The documentation is under development and may contain incomplete information.

Description of the scheduler algorithm

The Kubernetes scheduler (the kube-scheduler component) is responsible for distributing pods across nodes.

The scheduler’s decision-making algorithm is divided into 2 phases: Filtering and Scoring.

Within each phase, the scheduler launches a set of plugins that implement decision-making, for example:

  • ImageLocality — the plugin gives preference to nodes that already have container images that are used in the pod being launched. Phase: Scoring.
  • TaintToleration — implements the taints and tolerations mechanism. Phases: Filtering, Scoring.
  • NodePorts — checks whether the node has free ports required to launch the pod. Phase: Filtering.

The full list of plugins can be found in the Kubernetes documentation.

The first phase of filtering (Filtering) uses filter plugins that check nodes for matching filter conditions (taints, nodePorts, nodeName, unschedulable, etc.).

The filtered list is sorted by alternating zones to avoid placing all pods in one zone. Let’s assume that after filtering, the nodes remaining are distributed among zones as follows:

Zone 1: Node 1, Node 2, Node 3, Node 4
Zone 2: Node 5, Node 6

In this case, they will be selected in the following order:

Node 1, Node 5, Node 2, Node 6, Node 3, Node 4

Note that for optimization purposes, not all nodes that meet the conditions are selected, but only a part of them. By default, the node number selection function is linear. For a cluster of ≤50 nodes, 100% of the nodes will be selected, for a cluster of 100 nodes - 50%, and for a cluster of 5000 nodes - 10%. The minimum value is 5% for nodes greater than 5000. For more information on node limitation, see the Kubernetes documentation for the KubeSchedulerConfiguration resource. Deckhouse uses the default value, so in very large clusters, you need to take this scheduler behavior into account.

Once the nodes that match the filter conditions are selected, the Scoring phase is launched. The plugins of this phase analyze the list of filtered nodes and assign a score to each node. Scores from different plugins are summed up. This phase evaluates available resources on nodes, pod capacity, affinity, volume provisioning, etc.

The result of this phase is a list of nodes with the highest score. If there is more than one node in the list, the node is chosen randomly.

Documentation

Changing and extending the scheduler logic

You can use the extension plugin mechanism to change the scheduler logic.

Each plugin is a webhook that meets the following requirements:

  • Using TLS.
  • Availability through a service within the cluster.
  • Support for standard Verbs (filterVerb = filter, prioritizeVerb = prioritize).
  • It is also assumed that all added plugins can cache node information (nodeCacheCapable: true).

You can connect such an extender webhook using the KubeSchedulerWebhookConfiguration resource.

When using the failurePolicy: Fail option, an error in the webhook operation causes the scheduler to stop working and new pods will not be able to start.

Speeding up recovery when a node is lost

By default, if a node does not report its status within 40 seconds, it is marked as unavailable.

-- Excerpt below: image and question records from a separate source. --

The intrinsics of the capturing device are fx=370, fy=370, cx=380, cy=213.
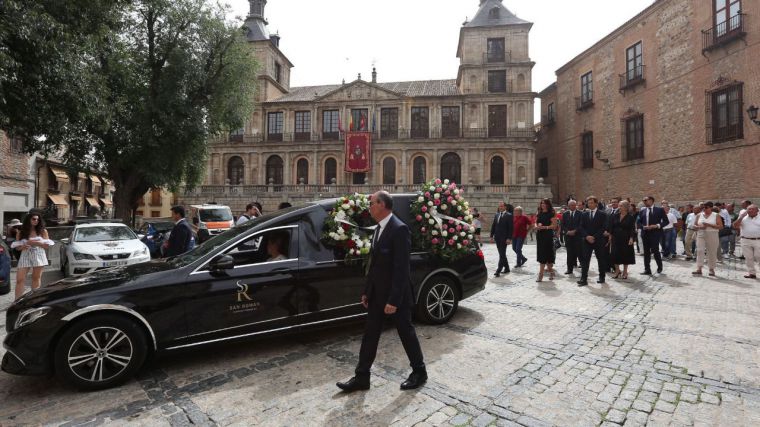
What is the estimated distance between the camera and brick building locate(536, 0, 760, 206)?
18.7 meters

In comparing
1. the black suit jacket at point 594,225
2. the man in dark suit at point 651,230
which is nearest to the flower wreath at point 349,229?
the black suit jacket at point 594,225

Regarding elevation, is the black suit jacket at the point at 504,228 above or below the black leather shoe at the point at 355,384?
above

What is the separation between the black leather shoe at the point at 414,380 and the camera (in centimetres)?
340

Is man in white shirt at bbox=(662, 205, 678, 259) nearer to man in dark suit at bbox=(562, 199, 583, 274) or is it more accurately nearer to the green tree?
man in dark suit at bbox=(562, 199, 583, 274)

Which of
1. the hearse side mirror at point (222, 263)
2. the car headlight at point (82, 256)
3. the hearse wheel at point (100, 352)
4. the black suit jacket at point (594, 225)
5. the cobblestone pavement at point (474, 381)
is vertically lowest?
the cobblestone pavement at point (474, 381)

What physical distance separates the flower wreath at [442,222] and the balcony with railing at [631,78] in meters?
26.6

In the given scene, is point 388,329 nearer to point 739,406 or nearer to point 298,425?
point 298,425

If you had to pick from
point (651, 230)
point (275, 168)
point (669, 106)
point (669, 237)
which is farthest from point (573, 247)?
point (275, 168)

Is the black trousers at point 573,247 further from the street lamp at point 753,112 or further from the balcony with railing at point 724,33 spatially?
the balcony with railing at point 724,33

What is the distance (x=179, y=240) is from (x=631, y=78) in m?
30.4

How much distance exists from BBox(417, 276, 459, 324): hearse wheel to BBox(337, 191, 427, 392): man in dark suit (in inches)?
71.8

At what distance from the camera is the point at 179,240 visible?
6.57 m

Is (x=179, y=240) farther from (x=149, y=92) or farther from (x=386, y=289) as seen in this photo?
(x=149, y=92)

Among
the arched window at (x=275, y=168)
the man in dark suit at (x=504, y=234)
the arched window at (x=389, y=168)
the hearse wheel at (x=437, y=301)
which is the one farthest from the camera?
the arched window at (x=275, y=168)
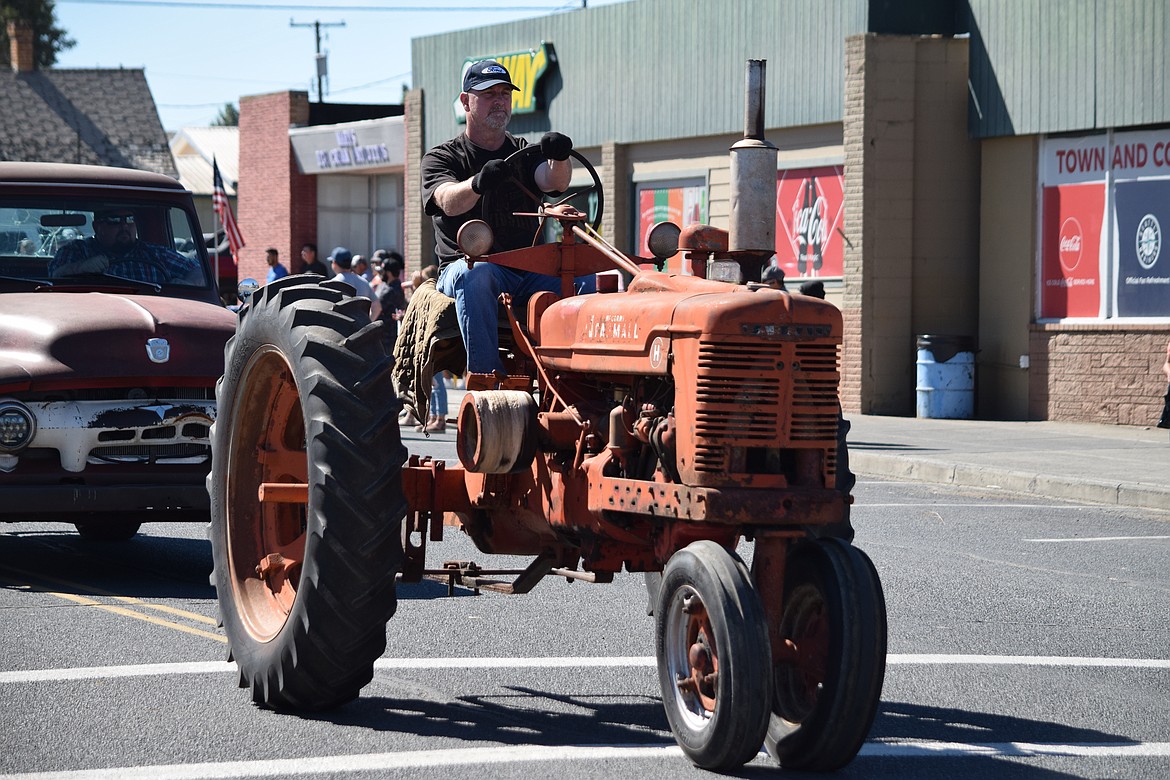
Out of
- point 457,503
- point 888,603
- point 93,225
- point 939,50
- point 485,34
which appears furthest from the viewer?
point 485,34

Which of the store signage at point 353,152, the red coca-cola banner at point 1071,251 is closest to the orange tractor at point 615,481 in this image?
the red coca-cola banner at point 1071,251

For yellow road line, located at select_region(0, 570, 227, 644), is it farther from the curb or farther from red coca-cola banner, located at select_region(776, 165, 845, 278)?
red coca-cola banner, located at select_region(776, 165, 845, 278)

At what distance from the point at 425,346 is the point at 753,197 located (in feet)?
5.18

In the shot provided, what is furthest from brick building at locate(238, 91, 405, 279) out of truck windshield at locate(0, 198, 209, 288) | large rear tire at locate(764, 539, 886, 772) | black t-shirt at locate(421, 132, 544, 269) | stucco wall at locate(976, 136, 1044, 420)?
large rear tire at locate(764, 539, 886, 772)

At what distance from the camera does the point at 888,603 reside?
9008 mm

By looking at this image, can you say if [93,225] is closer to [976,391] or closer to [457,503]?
[457,503]

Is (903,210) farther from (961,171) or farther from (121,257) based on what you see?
(121,257)

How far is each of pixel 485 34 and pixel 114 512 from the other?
23026 mm

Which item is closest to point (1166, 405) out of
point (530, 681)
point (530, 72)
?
point (530, 681)

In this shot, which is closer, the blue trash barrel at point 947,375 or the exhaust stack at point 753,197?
the exhaust stack at point 753,197

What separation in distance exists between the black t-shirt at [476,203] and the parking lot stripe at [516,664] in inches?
69.9

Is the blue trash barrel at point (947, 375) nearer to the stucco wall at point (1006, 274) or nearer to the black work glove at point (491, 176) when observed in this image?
the stucco wall at point (1006, 274)

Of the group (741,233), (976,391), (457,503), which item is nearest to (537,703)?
(457,503)

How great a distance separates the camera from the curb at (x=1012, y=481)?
1394 cm
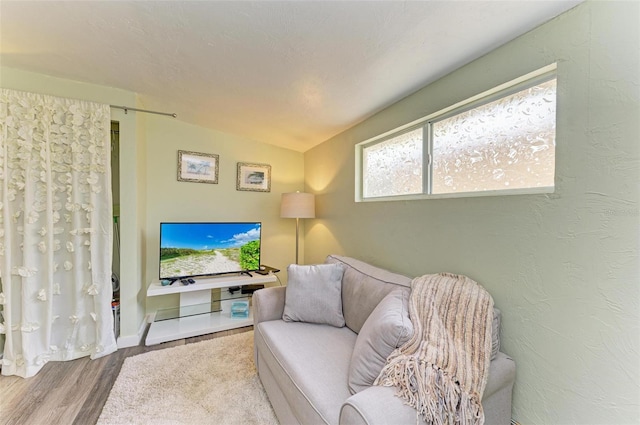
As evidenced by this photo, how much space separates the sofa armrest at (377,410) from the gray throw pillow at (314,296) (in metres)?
0.90

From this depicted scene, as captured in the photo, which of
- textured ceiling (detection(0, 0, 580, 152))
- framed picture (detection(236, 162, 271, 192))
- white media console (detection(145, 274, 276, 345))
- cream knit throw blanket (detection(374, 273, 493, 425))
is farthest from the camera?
framed picture (detection(236, 162, 271, 192))

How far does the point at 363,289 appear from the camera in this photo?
5.78 ft

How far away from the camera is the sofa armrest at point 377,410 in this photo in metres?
0.84

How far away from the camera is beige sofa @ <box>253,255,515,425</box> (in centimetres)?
91

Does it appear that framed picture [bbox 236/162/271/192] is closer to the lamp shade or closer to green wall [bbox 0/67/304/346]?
green wall [bbox 0/67/304/346]

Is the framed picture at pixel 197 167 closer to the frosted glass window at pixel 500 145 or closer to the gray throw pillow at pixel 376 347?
the frosted glass window at pixel 500 145

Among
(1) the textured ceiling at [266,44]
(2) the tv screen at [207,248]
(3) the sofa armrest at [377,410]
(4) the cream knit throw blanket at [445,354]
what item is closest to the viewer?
(3) the sofa armrest at [377,410]

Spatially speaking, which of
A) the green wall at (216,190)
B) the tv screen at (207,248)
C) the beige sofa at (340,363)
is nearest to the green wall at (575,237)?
the beige sofa at (340,363)

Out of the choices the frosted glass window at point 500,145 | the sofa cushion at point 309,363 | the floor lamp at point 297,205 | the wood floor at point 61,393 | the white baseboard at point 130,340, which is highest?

After another 5 minutes, the pods of such a node will be assigned by the scheduler to other nodes. The total time of application unavailability is about 6 minutes.

For specific tasks, when an application cannot be launched in multiple instances, there is a way to reduce the unavailability period in the control-plane-manager module settings:

  1. Reduce the time it takes for a node to transition to the Unreachable state when communication with it is lost by setting the nodeMonitorGracePeriodSeconds parameter.
  2. Reduce the pod node reassignment timeout in the failedNodePodEvictionTimeoutSeconds parameter.

Example

apiVersion: deckhouse.io/v1alpha1
kind: ModuleConfig
metadata:
name: control-plane-manager
spec:
version: 1
settings:
nodeMonitorGracePeriodSeconds: 10
failedNodePodEvictionTimeoutSeconds: 50

In this case, if the connection with the node is lost, applications will be launched on other nodes in about 1 minute.

Both of the described parameters have a direct impact on the consumption of CPU and memory resources on master nodes. Reduced timeouts force system components to send statuses and check resource states more often.

When selecting suitable values, pay attention to the resource consumption graphs of master nodes. Be prepared for the fact that in order to ensure acceptable parameter values, it may be necessary to increase the capacity allocated to master nodes.